On 05/06/14 13:39, Evan Hunt wrote:
> On Tue, May 06, 2014 at 06:20:11PM +0000, Baird, Josh wrote:
>> Hi,
>>
>> For those of you who operate at multiple sites or datacenters, are you
>> doing any HA for your BIND masters?  Ideally, we would have a master in
>> each datacenter; maybe not an active one, but one that is standing by in
>> case your primary master becomes unavailable.  
>>
>> Do you have multiple "active" masters and list them as master in each of
>> your slave's zone definitions?  This seems like it could get rather
>> messy.  One thought is to use a technology like VMWare SRM which will
>> spin up a master/virtual machine automatically in a second datacenter if
>> your primary master goes down.  This coupled with Layer2 connectivity
>> between your sites could make things fairly simple.  The
>> standby/secondary master would retain the same IP address as your
>> primary, so everything should just *work*.  
>>
>> What are others doing?  Any thoughts, ideas or advice is much
>> appreciated.
> 
> Thank you for bringing this up.  As it happens, high-availability/
> multi-master support in BIND is something we've been seriously considering
> for a future release.  There's been a lot of internal discussion of use
> cases, requirements, and possible design approaches.
> 
> I don't want to influence the conversation here by saying too much about
> the ideas we've had so far, but I wanted to say: if anyone has specific
> thoughts on how to make this sort of thing easier in BIND -- even just at
> the level of "boy, it irritates me that I can't make BIND do <X>" --
> such comments will fall on welcoming ears.
> 

I hadn't thought of doing multi-master...but the issue of promoting a slave to
master for DR had come up.  At the time the problem was DNSSEC.  Its one thing
for the slave to become master, its another when it needs to change entries in
the zone file to redirect key web-services to DR instances. (at the time, it
was create two signed zone files each time...and secure transfer the second
one out of band....but no DR web servers were ever setup, so both were
identical files and eventually got scrapped. The issue of raw vs text on
secondaries came up after abandonment.  But, DR comes up now and
then...recently its using DNS appliances and cloud...

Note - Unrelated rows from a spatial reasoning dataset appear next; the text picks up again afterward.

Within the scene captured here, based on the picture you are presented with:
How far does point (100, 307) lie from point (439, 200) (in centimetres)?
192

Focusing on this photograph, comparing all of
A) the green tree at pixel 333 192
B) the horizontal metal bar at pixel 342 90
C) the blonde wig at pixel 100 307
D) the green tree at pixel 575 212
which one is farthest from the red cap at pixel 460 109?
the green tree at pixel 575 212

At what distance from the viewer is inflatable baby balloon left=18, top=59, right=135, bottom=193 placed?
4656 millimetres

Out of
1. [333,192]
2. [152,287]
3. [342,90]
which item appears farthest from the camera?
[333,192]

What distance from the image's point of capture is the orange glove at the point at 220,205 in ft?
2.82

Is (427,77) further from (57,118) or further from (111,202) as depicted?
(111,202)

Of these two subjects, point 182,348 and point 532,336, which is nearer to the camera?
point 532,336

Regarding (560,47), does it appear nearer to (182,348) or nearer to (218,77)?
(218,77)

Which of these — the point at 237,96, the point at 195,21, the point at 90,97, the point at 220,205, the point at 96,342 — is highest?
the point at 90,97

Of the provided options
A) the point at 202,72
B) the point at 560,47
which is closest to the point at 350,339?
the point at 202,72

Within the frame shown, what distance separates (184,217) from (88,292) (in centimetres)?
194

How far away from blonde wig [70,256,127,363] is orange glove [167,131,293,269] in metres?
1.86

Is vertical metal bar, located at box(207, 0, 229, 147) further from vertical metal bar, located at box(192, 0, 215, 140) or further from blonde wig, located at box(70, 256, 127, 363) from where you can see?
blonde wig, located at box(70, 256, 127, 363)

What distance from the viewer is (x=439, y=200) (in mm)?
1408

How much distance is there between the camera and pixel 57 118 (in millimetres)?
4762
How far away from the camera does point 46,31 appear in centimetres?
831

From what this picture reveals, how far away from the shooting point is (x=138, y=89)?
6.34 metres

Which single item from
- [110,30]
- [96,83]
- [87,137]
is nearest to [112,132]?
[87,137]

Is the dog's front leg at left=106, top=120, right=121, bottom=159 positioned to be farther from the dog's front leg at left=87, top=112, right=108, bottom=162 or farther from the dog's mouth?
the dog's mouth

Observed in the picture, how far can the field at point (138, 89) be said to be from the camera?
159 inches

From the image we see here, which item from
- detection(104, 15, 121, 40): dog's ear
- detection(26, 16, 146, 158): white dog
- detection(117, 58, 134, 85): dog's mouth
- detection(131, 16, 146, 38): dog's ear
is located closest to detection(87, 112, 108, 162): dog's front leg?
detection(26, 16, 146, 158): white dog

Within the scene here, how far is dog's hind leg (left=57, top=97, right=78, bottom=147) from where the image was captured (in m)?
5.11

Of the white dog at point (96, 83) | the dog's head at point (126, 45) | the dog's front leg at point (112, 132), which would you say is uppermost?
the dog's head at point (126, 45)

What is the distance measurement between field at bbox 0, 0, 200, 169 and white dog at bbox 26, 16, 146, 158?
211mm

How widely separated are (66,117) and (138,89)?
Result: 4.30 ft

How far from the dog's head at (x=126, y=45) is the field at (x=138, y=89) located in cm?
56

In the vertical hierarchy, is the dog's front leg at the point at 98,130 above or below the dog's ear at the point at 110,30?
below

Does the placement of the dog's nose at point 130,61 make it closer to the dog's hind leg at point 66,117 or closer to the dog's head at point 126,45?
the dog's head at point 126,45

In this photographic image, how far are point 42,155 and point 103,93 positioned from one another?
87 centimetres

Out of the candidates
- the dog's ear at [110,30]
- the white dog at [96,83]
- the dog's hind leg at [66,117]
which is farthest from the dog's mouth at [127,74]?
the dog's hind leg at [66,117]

OTOH, the idea of multi-master is intriguing.....the only down side I see, is
that I have one really powerful server for my current master....(Sun Fire
X4170)....and my other servers are weak leftovers....just passed EOL last
year.  And, have all the servers doing full DNSSEC signing could be interesting.

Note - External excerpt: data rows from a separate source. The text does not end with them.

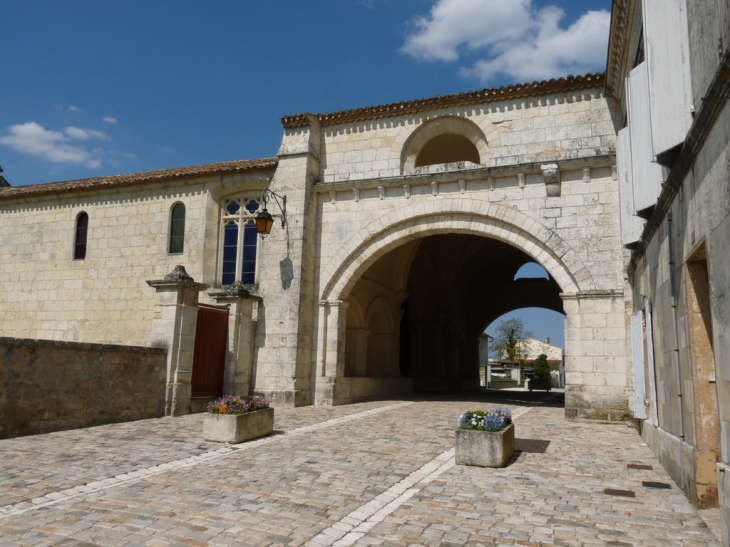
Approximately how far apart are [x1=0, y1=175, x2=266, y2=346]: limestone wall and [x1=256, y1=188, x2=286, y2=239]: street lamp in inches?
39.1

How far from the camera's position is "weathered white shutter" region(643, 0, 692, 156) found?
4855mm

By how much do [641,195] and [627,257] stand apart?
456cm

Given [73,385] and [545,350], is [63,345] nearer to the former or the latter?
[73,385]

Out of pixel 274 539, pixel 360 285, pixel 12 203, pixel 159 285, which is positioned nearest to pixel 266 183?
pixel 360 285

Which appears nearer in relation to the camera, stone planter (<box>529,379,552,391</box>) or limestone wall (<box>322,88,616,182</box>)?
limestone wall (<box>322,88,616,182</box>)

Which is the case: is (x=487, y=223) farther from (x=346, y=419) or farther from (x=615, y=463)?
(x=615, y=463)

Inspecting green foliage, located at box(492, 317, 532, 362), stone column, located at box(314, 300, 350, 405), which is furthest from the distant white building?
stone column, located at box(314, 300, 350, 405)

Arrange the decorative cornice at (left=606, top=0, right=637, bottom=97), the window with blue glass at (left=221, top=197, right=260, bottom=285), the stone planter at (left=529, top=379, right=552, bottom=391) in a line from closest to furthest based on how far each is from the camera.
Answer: the decorative cornice at (left=606, top=0, right=637, bottom=97)
the window with blue glass at (left=221, top=197, right=260, bottom=285)
the stone planter at (left=529, top=379, right=552, bottom=391)

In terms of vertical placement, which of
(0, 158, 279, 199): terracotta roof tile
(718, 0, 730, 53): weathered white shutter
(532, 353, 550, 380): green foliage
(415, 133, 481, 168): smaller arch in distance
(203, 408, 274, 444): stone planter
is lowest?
(203, 408, 274, 444): stone planter

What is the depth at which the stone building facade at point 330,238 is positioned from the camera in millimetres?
11219

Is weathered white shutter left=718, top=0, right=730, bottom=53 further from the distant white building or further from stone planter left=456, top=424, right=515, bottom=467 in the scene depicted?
the distant white building

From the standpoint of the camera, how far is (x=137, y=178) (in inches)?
600

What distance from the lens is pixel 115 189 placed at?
15.7 meters

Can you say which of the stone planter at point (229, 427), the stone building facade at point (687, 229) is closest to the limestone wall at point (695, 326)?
the stone building facade at point (687, 229)
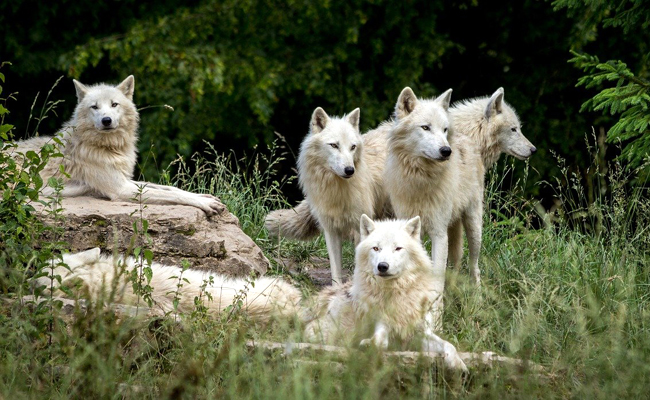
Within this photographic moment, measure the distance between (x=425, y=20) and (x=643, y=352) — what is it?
835cm

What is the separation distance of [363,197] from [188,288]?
195 centimetres

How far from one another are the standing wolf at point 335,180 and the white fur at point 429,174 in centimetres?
36

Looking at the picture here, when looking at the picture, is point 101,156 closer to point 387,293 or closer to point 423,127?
point 423,127

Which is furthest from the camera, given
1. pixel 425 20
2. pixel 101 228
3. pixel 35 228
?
pixel 425 20

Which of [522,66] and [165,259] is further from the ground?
[522,66]

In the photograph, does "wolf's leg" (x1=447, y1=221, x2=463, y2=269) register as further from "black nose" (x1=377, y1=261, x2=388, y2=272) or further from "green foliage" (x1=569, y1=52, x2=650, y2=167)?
"black nose" (x1=377, y1=261, x2=388, y2=272)

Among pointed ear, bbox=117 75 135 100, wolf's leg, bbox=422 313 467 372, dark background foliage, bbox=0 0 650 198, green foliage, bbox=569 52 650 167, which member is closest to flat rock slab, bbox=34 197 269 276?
pointed ear, bbox=117 75 135 100

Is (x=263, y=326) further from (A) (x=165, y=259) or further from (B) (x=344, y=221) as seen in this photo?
(B) (x=344, y=221)

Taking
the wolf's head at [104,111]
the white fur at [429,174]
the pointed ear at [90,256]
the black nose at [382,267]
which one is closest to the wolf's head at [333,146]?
the white fur at [429,174]

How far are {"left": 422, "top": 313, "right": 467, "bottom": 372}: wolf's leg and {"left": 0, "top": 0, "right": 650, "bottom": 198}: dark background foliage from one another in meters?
6.23

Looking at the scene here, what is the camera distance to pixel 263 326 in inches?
197

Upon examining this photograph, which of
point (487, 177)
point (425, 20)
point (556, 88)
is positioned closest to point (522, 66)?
point (556, 88)

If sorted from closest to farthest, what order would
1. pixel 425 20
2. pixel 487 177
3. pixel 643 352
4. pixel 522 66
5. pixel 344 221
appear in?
pixel 643 352
pixel 344 221
pixel 487 177
pixel 425 20
pixel 522 66

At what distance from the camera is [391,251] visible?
16.2 ft
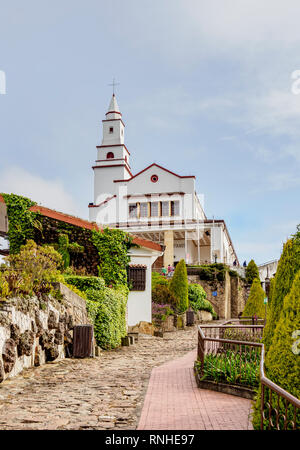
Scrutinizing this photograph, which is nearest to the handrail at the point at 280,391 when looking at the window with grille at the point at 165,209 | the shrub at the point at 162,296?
the shrub at the point at 162,296

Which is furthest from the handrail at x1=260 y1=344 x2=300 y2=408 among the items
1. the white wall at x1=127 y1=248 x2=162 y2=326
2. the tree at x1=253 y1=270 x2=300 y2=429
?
the white wall at x1=127 y1=248 x2=162 y2=326

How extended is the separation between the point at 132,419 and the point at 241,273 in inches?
1403

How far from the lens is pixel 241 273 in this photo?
132ft

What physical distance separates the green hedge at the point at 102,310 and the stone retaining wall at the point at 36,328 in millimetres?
829

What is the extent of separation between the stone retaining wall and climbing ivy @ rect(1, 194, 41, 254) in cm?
616

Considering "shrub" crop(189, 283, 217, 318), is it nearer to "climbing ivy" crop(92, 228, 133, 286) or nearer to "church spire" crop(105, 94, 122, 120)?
"climbing ivy" crop(92, 228, 133, 286)

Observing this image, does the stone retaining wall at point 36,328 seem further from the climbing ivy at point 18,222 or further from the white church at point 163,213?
the white church at point 163,213

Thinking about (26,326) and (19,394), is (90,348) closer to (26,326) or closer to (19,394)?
(26,326)

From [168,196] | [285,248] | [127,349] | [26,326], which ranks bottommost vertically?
[127,349]

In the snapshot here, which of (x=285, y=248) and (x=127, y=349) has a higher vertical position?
(x=285, y=248)

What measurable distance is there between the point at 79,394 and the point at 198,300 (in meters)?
22.1

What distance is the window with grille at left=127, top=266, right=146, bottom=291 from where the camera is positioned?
19.0 metres

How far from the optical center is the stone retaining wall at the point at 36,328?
27.9ft

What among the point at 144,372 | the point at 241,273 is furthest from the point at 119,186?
the point at 144,372
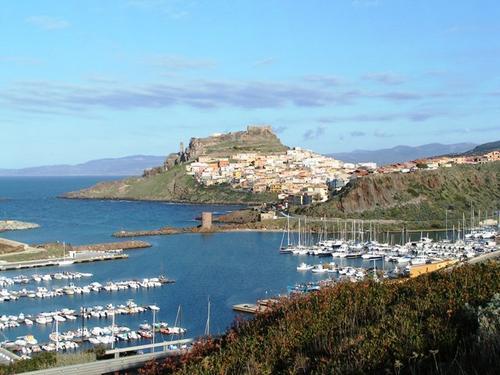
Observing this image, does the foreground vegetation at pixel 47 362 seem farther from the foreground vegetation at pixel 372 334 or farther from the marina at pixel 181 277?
the marina at pixel 181 277

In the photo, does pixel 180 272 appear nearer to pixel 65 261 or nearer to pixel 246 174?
pixel 65 261

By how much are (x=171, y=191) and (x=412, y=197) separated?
43082mm

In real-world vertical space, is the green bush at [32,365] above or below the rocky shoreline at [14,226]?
above

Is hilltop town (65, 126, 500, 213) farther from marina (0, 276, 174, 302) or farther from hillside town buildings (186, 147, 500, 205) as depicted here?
marina (0, 276, 174, 302)

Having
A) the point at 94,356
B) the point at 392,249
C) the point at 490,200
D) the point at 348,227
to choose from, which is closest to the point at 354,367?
the point at 94,356

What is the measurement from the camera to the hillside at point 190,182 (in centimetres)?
7817

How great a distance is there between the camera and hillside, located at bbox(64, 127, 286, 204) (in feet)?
256

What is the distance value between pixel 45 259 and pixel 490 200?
35.5 m

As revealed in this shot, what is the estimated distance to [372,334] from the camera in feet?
12.4

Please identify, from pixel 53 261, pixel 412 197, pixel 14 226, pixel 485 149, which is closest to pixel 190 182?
pixel 14 226

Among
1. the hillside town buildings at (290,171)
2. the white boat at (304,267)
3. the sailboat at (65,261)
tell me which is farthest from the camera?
the hillside town buildings at (290,171)

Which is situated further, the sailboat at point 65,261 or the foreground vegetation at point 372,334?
the sailboat at point 65,261

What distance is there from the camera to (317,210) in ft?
167

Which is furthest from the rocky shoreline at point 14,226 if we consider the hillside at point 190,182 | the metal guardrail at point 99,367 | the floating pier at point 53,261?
the metal guardrail at point 99,367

It also raises the question of how does the outside world cope with all the
servers having identical zones...signed on slightly different times, etc.
(especially since I'm using unix timestamp for zone serial....avoids issues of
multiple admins incrementing serial without noticing others and/or collisions
with DNSSEC's incrementing of serials.)

But, it shouldn't be too hard to implement since, our nameservers are managed
by CFEngine.  And, it makes possible for all my name servers to have both
internal and external views.  Instead of having to have separate external
slaves and internal slaves.  (and other issues that I'm still working through
with having this....namely my recursive caching servers hitting external
slaves instead of internal slaves...)

Things have gotten more complicated since we started allowing vanity internal
names....before it was one subdomain that only existed on internal, and
everybody had to put their host in there, as <dept>-host.<subdomain>.ksu.edu
....but then certain VIPs wanted host.<dept>.ksu.edu to work even though its a
10.x.x.x address.

It would also mean one of our satellite campuses that refuses to use our
caching servers (and even sent our server that was providing the service for
their campus back, which they had firewalled their users from using while it
was there)...can have their own caching servers work without needing to
understand that our whois record doesn't list our stealth/internal
nameservers...which is why they can't resolve any internal services and need
to track down somebody to give them the 10.x.x.x IP and having their users use
that, etc.

Wonder if they know about the change in forwarding on my caching resolvers to AD?

-- 
Who: Lawrence K. Chen, P.Eng. - W0LKC - Sr. Unix Systems Administrator
For: Enterprise Server Technologies (EST) -- & SafeZone Ally